He vuelto a leer "El maestro del juicio final", de Leo Perutz, una de las mejores novelas de intriga que conozco. Posé por primera vez la atención en ella hace ya muchos años. Borges la tenía entre sus favoritas, comparaba a Perutz con Kafka. "El maestro del juicio final" era para él una especie de Kafka policial. Otros autores de prestigio se sumaron a la misión de rescatar del olvido a un escritor coetáneo de Musil y de Werfel, amigo de Alexander Lernet-Holenia, que en los años veinte y treinta había gozado de gran popularidad apagándose después el brillo como suele suceder en bastantes casos en la literatura.

La novela, que ahora publica Libros del Asteroide, es un artefacto de poderosa inteligencia y suspense, una de esas piezas que sólo se producen de muy tarde en tarde gracias a narradores orfebres como Perutz, que se negó a encasillar su obra en cualquier tipo de género. Vio la luz por vez primera en 1923 entre signos de interrogación. Se podía hablar de ella, a un tiempo, como de una novela psicológica, policial, gótica, fantástica y realista. Poseía rasgos de todos esos géneros mencionados y también de algunos más. Lo que hizo Perutz fue disfrazar unos de otros y juntarlos en una coctelera de manera elegante de modo que al lector pudiera interesarle observar cómo se relacionan entre sí la realidad y la ficción, lo posible y lo imposible, junto a ráfagas de fantasía y dentro de la opacidad del misterio.
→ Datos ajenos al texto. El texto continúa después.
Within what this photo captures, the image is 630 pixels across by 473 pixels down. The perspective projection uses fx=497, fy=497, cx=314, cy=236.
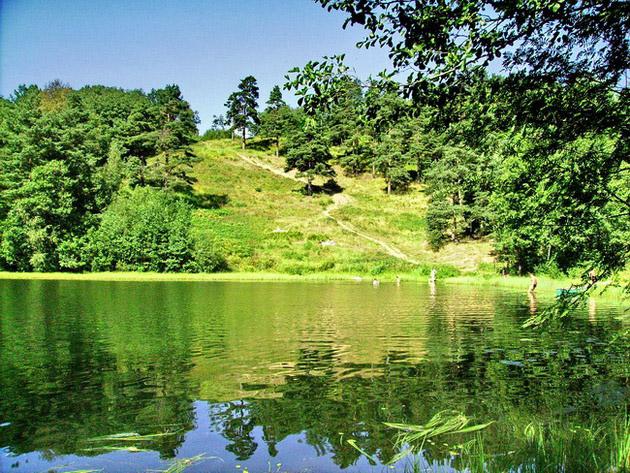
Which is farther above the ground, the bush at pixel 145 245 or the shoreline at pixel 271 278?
the bush at pixel 145 245

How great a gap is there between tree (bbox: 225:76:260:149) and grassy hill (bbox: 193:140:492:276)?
16.8 m

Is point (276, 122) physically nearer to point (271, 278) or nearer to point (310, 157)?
point (310, 157)

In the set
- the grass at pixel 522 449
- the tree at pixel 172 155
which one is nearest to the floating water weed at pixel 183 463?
A: the grass at pixel 522 449

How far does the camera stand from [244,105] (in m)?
148

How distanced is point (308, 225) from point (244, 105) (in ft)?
230

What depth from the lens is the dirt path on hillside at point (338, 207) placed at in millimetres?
79438

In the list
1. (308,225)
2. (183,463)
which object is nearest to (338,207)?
(308,225)

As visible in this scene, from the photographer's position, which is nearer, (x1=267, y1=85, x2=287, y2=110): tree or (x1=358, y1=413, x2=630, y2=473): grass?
(x1=358, y1=413, x2=630, y2=473): grass

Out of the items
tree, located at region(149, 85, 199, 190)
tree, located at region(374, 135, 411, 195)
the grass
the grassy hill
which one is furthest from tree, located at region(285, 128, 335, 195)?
the grass

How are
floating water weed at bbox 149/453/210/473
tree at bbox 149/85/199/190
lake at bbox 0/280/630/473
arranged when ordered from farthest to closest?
1. tree at bbox 149/85/199/190
2. lake at bbox 0/280/630/473
3. floating water weed at bbox 149/453/210/473

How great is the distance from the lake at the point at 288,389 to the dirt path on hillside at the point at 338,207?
5300 centimetres

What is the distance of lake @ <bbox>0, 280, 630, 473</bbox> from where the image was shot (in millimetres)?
8531

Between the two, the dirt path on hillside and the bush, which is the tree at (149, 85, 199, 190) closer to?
the bush

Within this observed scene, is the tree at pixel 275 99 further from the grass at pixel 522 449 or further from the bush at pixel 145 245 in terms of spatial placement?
the grass at pixel 522 449
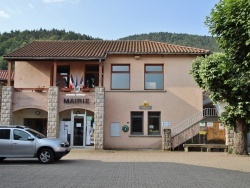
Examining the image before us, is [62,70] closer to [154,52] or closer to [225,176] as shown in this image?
[154,52]

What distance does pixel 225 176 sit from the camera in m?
12.0

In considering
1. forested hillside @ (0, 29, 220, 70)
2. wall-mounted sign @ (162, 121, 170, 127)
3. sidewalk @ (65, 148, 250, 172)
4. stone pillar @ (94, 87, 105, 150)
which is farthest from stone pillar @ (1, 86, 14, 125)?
forested hillside @ (0, 29, 220, 70)

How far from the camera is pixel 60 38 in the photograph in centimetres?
6184

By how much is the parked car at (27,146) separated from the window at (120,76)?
1166 cm

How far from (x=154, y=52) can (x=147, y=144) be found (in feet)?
23.8

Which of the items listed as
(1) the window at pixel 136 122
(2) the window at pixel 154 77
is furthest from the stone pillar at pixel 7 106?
(2) the window at pixel 154 77

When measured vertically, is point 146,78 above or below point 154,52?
below

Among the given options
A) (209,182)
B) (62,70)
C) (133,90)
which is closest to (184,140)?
(133,90)

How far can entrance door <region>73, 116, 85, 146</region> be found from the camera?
83.8 feet

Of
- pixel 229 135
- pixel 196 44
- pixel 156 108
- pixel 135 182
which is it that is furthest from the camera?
pixel 196 44

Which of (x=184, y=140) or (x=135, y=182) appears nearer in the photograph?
(x=135, y=182)

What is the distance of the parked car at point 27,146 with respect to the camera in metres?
15.5

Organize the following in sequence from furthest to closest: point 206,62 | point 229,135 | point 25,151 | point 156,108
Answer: point 156,108 → point 229,135 → point 206,62 → point 25,151

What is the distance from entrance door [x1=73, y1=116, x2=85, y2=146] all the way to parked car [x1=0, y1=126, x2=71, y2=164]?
964 centimetres
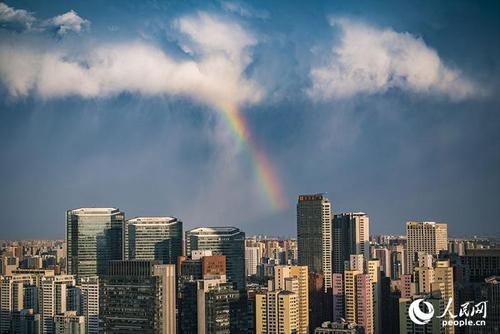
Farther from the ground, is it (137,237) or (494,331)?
(137,237)

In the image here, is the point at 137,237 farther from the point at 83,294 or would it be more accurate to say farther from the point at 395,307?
the point at 395,307

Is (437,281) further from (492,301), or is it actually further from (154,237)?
(154,237)

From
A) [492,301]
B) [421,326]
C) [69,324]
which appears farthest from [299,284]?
[69,324]

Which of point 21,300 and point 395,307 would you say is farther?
point 21,300

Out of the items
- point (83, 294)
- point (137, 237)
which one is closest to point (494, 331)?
point (83, 294)

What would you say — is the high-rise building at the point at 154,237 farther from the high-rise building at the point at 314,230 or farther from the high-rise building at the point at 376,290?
the high-rise building at the point at 376,290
Ello lo convirtió en un virtuoso del rompecabezas, en un constructor de laberintos.

Repetiría la fórmula en "De noche, bajo el puente de piedra" (1953) que también publicó hace un año la misma editorial y que sitúa su acción en la Praga de finales del XVI y principios del XVII en la corte del emperador Rodolfo II, protector de alquimistas y de astrólogos. En ella trata de confundir al lector con un juego a mitad de camino entre lo real y lo imaginario, cargado de victorias simbólicas, por las calles del barrio judío y con personajes históricos de protagonistas, como es el caso de Johannes Képler, el astrónomo y matemático alemán conocido por sus leyes sobre el movimiento de los planetas en su órbita alrededor del Sol.

En "El maestro del juicio final" Viena es sacudida por una serie de misteriosos suicidios. Sólo uno de ellos arroja explicaciones plausibles, y en ese caso es el propio narrador el que tiene que esforzarse en desmontar las apariencias desde el momento en que se compromete en el prefacio a reproducir toda la verdad. Existe, no obstante, un motivo que relaciona las muertes y que conduce las sospechas hacia un extraño asesino, a medida que el relato anima a indagar en otro tipo de interpretaciones psicoanalíticas, cuestiones morales y de identidad. No se trata de crímenes comunes, es otra cosa distinta lo que hay en la novela de Perutz. Es, en cualquier caso, una historia de suspense que refleja la confusión y la incertidumbre colectiva acerca de la identidad y de la fuerza moral después de los descubrimientos de Freud y de la Primera Guerra Mundial.

Nacido en Praga en 1882, Leo Perutz fue el mayor de cuatro hermanos, hijos todos de un acomodado fabricante de tejidos de origen judío sefardí, originario de España. De hecho él mismo era conocido como "el español" y conservaba en su despacho un documento que acreditaba que sus antepasados procedían de Toledo. Pronto, a principios del siglo pasado, cuando las cosas empezaron a ir mal en Bohemia para los judíos de cultura alemana, su familia se mudó a Viena. Fue un mal estudiante, disperso, que no llegó a la Universidad. Allí vivió hasta el Anschluss, la anexión de Austria por parte de la Alemania nazi, disfrutando del éxito literario y compartiendo las famosas tertulias del Café Herrenhof con Kokoschka, Krauss y Musil, en el mismo escenario que frecuentaron Hermann Broch, Roth, Friedrich Torberg, Werfel, y anteriormente Von Hofmannsthal. Padeció un tormentoso drama familiar al enviudar pero se recuperó y volvió a casarse. Más tarde huiría a Israel. Contrario al sionismo no se encontró a gusto ni en Tel Aviv ni Jerusalén, y regresó a Viena.

Perutz fue ante todo un maestro de la sugestión. Para llevar al lector a la solución deseada prefirió despojarlo primero de cualquier certeza y asegurarse de que así le resultaba más fácil asumir el tipo de creencia que sólo provocan los destellos más inquietantes de la vida.